_Supplied records_
_ _ _ _ _
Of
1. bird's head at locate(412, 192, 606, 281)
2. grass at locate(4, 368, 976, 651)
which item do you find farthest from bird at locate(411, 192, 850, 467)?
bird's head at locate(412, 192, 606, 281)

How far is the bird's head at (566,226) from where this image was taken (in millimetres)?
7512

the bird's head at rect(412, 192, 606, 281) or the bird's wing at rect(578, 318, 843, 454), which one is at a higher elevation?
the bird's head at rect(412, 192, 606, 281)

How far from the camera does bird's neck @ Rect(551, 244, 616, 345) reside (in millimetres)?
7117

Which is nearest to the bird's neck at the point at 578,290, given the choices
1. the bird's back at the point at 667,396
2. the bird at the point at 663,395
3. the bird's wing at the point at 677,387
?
_ _ _ _ _
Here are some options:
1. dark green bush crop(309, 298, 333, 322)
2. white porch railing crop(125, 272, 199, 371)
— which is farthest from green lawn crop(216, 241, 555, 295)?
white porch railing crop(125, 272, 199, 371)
_ _ _ _ _
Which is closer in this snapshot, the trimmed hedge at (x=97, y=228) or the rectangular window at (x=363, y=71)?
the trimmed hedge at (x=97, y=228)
_ _ _ _ _
_What is asked_
Gather every line of the items above that contains the word "white", treating uppercase and lowercase letters as different.

_Solution to this task_
2. white porch railing crop(125, 272, 199, 371)
white porch railing crop(125, 272, 199, 371)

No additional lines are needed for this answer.